Rice University and Stanford University Researchers Have Unzipped Carbon Nanotubes into Thin Graphene Strips


Rice University researchers have unzipped carbon nanotubes to make graphene ribbons tens of nanometres wide. This is the cover story from the April 16, 2009 issue of the Journal Nature.

“Ribbon structures are very important structures and they’re not easy to make,” says James Tour, a chemist at Rice University in Houston, Texas. Early techniques used chemicals or ultrasound to chop graphene sheets into ribbons, but could not make ribbons in large amounts or with controlled widths.

As a solution, Tour and his co-workers, and a separate group led by Hongjie Dai of Stanford University in California, decided to try to generate ribbons from carbon nanotubes.

Dai and his colleagues opted to slice the tubes using an etching technique borrowed from the semiconductor industry. They stuck nanotubes onto a polymer film and then used ionized argon gas to etch away a strip of each tube. Once cleaned, the remaining ribbons were just 10–20 nanometres wide.

Tour’s group, by contrast, used a combination of potassium permanganate and sulphuric acid to rip the tubes open along a single axis. The resulting ribbons are wider — around 100–500 nanometres — and not semiconducting, but easier to make in large amounts.

“The techniques complement each other,” says Mauricio Terrones, a physicist at the Institute for Science and Technology Research of San Luis Potosi in Mexico, who was not involved in the work.

UPDATE:
Nanowerk has coverage.

In addition to being fairly straightforward and easy to do, the process can be extremely efficient. “We can open up every carbon nanotube at the same time and convert many nanotubes into ribbons at the same time,” Dai said.
Depending on how large a surface they cover with nanotubes – anything from a chip to a wafer – Dai said his team can create anywhere from one to tens of thousands of graphene nanoribbons at a time. The ribbons can easily be removed from the polymer film and transferred onto any other substrate, making it easy to create items such as graphene transistors, which may hold promise as a way to possibly make high performance electronic devices.

“How much better computer chips using graphene nanoribbons would be than silicon chips is an open question,” Dai said. “But there is definite potential for them to give a very good performance.”

Another advantage of Dai’s method is that the edges of the nanoribbons produced are fairly smooth, which is critical to having them perform well in electronics applications.

The next step in the team’s research is to better characterize the ribbons and try to refine their control of the production process. Dai said it is important to control the width of the ribbon and the edges of the structure of the ribbon, as those things could potentially affect the electrical properties of the ribbons and any device in which they are used. [There is separate recent MIT work in using heat to control the edges of graphite]

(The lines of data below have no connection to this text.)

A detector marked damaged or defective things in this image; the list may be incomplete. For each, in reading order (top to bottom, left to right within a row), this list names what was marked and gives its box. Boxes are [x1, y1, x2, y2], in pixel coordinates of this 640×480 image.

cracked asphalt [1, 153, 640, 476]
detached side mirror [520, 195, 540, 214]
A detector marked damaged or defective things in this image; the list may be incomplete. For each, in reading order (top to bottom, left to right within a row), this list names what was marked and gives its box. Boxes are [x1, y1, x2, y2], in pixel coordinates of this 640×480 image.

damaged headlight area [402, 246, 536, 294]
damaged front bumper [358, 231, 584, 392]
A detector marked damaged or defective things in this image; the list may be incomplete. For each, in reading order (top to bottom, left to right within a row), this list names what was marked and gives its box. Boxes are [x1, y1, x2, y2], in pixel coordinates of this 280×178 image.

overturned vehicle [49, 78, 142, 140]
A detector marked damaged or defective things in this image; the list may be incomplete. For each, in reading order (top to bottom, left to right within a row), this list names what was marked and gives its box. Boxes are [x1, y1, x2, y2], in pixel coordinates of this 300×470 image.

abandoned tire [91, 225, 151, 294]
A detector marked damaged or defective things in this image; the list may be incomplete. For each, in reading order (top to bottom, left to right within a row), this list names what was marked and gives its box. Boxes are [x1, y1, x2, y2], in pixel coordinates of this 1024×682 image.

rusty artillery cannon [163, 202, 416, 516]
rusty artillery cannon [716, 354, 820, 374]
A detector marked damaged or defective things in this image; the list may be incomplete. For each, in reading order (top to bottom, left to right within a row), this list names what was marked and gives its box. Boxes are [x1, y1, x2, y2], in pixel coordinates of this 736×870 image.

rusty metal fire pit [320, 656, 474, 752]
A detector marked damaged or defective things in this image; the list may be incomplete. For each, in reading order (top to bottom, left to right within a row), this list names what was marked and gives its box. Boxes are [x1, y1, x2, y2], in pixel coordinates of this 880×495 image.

MIT Technology Review has coverage as well

Tour’s unzipping method yields graphene in bulk, which is an advantage from a manufacturing perspective. But “[Dai]’s going to have better control,” admits Tour. The width of the Rice group’s nanoribbons is determined by the diameter of the nanotubes that they come from. In contrast, using the Stanford team’s technique, it’s possible to finely control the width of the nanoribbons. In today’s publication, Dai and his colleagues describe nanoribbons six nanometers wide, but he says that they have subsequently made narrower and more semiconducting ones. “There might be an optimum width; that needs to be investigated,” he says.

Tour’s nanoribbons are easy to process because they are graphene oxide, which is soluble in water. “You can use sheer force to align them like logs in a river lining up in parallel,” says Tour. “You can paint them down, and they will align.” Tour adds that the nanoribbons can be made into devices using ink-jet printing. Once the ribbons are in place on a chip, they’re treated with hydrogen at high heat to remove the oxygen at their edges and turn them into semiconductors. Without this step, the ribbons are insulators.

The Stanford research was funded by Intel, and Tour says that he is in talks with companies interested in licensing his manufacturing method as well as devices made with the nanoribbons.

Both techniques are likely to be useful to researchers, and both have a variety of potential applications. Tour believes that his larger ribbons could be used in solar panels and flexible touch displays, where cheap, transparent materials are in demand. They could even be spun into lightweight, conducting fibres that might replace bulky copper wiring on aircraft and spacecraft. Dai’s narrower ribbons, meanwhile, might find uses in electronics because of their semiconducting properties

Dai says that his group has already used the ribbons to make basic transistors, but, he adds, it’s too early to tell whether they will be commercially competitive. “It’s very early in the game,” he says.